> _TASKS TO PERFORM_:
- A) In the article on the Givens verdict, what charge was Emily Givens found guilty of?
- B) Restate the article on the Givens verdict starting with "A district court" and going on through "a tragic death.", swapping "careless driving" for "reckless driving".

> _EXTRACTED TEXT_:
──────────
A district court judge handed down his findings last week in the criminal case against Emily Givens, the driver charged in the car-bicycle crash death of Glencoe resident Penny Verdeck last April.
Givens was alleged to have been reading a text message when the accident occurred.
Many have expressed disappointment in the judge’s findings. He found Givens not guilty of criminal vehicular homicide and use of a cellphone in a vehicle. She was found guilty on a misdemeanor count of careless driving.
There are those who don’t feel justice was served here, and it’s hard to believe that a simple charge of careless driving could be found in such a tragic death.
We don’t want to second-guess the findings. First, we weren’t at the trial where all the evidence was presented. Second, and more importantly, we weren’t there when the accident happened. As Penny Verdeck’s husband, Ryan, told the Minneapolis Star Tribune: “We thought there was plenty of evidence for a felony, but they raised reasonable doubt that she wasn’t reading a text message,” Ryan Verdeck said. “I wasn’t in the car, so I can’t say for sure she was or wasn’t. Only she can tell us.”
──────────
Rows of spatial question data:

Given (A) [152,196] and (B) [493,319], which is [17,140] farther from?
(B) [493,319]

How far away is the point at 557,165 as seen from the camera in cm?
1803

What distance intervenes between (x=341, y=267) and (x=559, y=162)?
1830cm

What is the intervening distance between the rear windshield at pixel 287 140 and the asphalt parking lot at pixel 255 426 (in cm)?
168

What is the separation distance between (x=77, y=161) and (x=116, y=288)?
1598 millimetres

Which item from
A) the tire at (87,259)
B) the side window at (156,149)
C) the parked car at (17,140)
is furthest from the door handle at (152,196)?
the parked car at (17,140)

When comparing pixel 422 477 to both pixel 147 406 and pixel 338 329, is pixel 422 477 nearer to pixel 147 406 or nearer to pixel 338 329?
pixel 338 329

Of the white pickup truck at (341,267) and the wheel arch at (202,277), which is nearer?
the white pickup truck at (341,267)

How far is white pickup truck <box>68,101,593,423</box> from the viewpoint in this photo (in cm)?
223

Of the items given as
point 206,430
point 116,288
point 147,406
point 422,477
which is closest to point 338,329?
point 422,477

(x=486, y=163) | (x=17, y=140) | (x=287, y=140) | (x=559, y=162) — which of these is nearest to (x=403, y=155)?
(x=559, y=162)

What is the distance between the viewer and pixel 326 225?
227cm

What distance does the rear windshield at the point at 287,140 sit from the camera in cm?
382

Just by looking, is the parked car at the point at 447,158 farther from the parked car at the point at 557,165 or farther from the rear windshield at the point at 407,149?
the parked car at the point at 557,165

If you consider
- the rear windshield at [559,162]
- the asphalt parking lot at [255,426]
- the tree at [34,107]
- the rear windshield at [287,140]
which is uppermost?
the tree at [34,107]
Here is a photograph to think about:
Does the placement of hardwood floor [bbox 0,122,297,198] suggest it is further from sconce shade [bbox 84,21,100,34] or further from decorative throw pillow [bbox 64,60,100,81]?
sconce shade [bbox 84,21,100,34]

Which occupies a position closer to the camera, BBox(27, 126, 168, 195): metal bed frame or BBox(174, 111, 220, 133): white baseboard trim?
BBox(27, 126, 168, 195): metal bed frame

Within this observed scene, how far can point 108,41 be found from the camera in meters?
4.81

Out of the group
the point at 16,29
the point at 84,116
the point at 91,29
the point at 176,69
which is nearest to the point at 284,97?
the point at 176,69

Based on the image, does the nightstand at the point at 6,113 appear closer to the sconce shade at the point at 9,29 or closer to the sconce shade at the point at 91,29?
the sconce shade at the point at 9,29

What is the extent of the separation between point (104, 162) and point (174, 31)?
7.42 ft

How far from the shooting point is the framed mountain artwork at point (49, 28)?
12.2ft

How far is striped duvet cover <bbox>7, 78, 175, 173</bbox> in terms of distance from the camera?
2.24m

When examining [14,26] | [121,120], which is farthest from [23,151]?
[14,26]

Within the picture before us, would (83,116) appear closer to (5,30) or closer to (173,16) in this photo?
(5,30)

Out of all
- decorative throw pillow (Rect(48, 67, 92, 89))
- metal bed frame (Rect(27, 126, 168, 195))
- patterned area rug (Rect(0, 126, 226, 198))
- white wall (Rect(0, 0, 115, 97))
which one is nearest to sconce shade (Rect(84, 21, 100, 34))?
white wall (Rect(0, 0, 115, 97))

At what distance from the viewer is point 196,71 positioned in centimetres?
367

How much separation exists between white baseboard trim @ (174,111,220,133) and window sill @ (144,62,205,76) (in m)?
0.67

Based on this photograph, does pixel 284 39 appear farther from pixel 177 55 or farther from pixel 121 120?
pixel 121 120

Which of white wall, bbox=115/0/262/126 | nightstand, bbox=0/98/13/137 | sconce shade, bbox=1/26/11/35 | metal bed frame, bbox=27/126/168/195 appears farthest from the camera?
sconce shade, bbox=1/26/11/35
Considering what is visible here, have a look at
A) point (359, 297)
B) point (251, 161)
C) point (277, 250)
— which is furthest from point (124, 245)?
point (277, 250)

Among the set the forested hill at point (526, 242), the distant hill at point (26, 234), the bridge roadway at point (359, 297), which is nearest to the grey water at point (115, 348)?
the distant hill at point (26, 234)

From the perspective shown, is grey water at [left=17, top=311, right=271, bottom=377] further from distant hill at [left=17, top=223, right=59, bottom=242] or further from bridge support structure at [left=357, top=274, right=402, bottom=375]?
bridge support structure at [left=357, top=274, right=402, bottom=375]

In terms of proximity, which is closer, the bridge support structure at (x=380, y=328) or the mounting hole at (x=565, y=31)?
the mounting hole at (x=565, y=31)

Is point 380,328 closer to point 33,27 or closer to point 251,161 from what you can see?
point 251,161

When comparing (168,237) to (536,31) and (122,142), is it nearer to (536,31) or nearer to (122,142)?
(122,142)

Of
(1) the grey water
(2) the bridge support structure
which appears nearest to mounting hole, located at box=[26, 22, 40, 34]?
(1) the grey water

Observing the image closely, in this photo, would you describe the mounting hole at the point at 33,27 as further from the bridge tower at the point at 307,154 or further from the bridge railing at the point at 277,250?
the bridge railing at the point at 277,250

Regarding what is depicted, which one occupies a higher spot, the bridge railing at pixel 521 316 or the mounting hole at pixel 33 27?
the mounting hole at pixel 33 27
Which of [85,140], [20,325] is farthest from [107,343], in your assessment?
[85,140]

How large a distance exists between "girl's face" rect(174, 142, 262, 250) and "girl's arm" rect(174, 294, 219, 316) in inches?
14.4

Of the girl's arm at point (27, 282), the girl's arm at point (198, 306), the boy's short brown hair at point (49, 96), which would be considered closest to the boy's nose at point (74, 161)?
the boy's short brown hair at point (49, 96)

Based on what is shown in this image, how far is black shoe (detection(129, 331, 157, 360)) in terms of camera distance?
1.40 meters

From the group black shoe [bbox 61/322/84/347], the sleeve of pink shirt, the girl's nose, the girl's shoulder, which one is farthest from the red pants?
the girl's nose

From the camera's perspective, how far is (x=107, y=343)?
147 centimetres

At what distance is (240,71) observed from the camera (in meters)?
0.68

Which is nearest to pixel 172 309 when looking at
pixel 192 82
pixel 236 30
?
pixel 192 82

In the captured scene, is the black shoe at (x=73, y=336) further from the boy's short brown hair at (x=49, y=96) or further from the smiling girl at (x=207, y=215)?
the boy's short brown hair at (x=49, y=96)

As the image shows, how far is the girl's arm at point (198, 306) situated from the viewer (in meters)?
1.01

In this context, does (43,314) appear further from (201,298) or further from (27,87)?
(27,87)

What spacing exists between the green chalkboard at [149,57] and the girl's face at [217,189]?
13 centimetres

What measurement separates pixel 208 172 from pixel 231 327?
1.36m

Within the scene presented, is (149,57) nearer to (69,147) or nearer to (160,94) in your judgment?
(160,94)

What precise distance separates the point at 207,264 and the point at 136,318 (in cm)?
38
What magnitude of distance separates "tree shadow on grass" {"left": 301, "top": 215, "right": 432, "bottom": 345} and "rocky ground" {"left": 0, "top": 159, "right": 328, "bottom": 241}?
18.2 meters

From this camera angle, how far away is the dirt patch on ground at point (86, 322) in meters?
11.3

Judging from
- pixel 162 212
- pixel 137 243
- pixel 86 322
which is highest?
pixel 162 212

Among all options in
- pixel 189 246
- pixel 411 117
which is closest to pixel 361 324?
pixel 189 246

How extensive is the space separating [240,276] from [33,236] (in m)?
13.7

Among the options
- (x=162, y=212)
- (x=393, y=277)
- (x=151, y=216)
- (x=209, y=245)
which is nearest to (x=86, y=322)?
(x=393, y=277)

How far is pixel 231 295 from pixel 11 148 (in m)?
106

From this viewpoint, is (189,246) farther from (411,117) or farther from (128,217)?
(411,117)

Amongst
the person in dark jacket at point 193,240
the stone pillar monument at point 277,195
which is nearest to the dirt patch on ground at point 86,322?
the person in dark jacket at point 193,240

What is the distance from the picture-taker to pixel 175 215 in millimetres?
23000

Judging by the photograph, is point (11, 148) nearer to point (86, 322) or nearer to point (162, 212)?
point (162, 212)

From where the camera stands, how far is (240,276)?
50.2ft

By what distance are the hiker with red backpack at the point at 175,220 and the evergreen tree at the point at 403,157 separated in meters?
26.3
──────────
> _EXPECTED OUTPUTS_:
- A) A misdemeanor count of careless driving.

- B)
A district court judge handed down his findings last week in the criminal case against Emily Givens, the driver charged in the car-bicycle crash death of Glencoe resident Penny Verdeck last April.
Givens was alleged to have been reading a text message when the accident occurred.
Many have expressed disappointment in the judge’s findings. He found Givens not guilty of criminal vehicular homicide and use of a cellphone in a vehicle. She was found guilty on a misdemeanor count of reckless driving.
There are those who don’t feel justice was served here, and it’s hard to believe that a simple charge of reckless driving could be found in such a tragic death.